__Выбранный отрывок__:
───

Деревья сикоморы
Пока я писал эту книгу, моей маме пришлось перенести серьезную операцию на открытом сердце по замене клапана аорты. Операция прошла успешно, и мама поправилась; но неделя, которую она провела в реанимации – с докторами и медсестрами, которым нужно было пристально наблюдать за уровнем кислорода в ее крови, – заставила нас поволноваться. Уровень кислорода был критично низким.
Мы с Андреа решили ночевать в гостинице неподалеку от больницы. Мы с папой дежурили у маминой кровати, а она просыпалась и снова забывалась. Я кормил ее с ложки больничной едой и приносил из магазина смузи, а иногда газету для отца. Моя тревога за маму поглотила все остальное. Мне было ужасно стыдно за то, что я почти не слушал ее рассказы о самых первых походах к доктору.
В больнице я и думать забыл о срочных электронных письмах, на которые не ответил. Я ни разу не испытал соблазна заглянуть в социальные сети. Даже мировые новости мало волнуют, когда ты сидишь в отделении интенсивной терапии, а из-за тонких занавесок доносятся стенания по пациенту на соседней койке, который только что скончался.
Палаты интенсивной терапии – унылое место, но именно здесь – в этих стерильных комнатках, полных людей, балансирующих между жизнью и смертью, – живет надежда. А доктора и медсестры – пример для подражания.

───

__Выборка данных__:

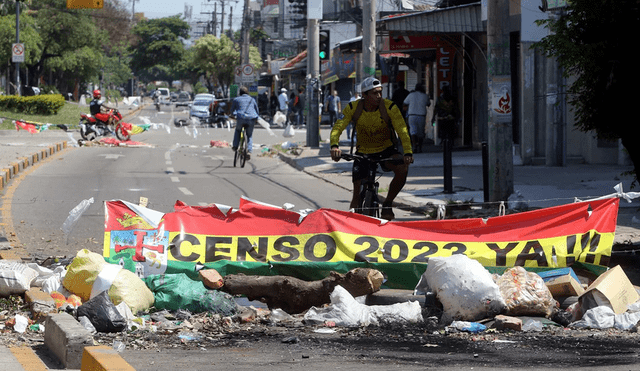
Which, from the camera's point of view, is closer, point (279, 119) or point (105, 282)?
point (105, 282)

───

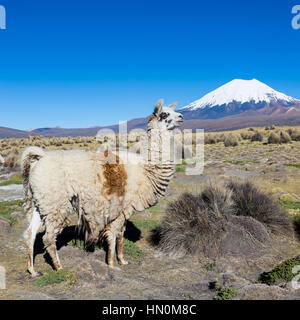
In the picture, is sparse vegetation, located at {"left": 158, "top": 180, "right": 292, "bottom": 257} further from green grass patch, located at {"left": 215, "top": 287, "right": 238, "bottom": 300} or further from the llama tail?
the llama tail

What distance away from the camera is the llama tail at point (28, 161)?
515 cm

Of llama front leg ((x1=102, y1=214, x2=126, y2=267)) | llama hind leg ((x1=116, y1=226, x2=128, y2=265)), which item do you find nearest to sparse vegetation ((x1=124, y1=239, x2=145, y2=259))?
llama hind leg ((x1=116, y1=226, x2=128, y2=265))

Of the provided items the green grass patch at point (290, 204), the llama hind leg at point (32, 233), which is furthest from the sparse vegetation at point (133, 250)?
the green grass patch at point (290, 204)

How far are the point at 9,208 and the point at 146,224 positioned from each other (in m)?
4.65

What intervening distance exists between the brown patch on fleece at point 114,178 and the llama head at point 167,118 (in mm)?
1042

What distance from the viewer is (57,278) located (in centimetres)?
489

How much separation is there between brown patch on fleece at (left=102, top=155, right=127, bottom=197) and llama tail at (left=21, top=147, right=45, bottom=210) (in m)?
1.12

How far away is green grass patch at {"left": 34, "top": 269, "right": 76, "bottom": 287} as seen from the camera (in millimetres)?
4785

───

__Что сделать__:
Обновите часть отрывка между словами «Мы с Андреа» и «только что скончался.» включительно, заменив «в гостинице» на «в отеле». Приведите эту часть целиком.

__Результат__:
Мы с Андреа решили ночевать в отеле неподалеку от больницы. Мы с папой дежурили у маминой кровати, а она просыпалась и снова забывалась. Я кормил ее с ложки больничной едой и приносил из магазина смузи, а иногда газету для отца. Моя тревога за маму поглотила все остальное. Мне было ужасно стыдно за то, что я почти не слушал ее рассказы о самых первых походах к доктору.
В больнице я и думать забыл о срочных электронных письмах, на которые не ответил. Я ни разу не испытал соблазна заглянуть в социальные сети. Даже мировые новости мало волнуют, когда ты сидишь в отделении интенсивной терапии, а из-за тонких занавесок доносятся стенания по пациенту на соседней койке, который только что скончался.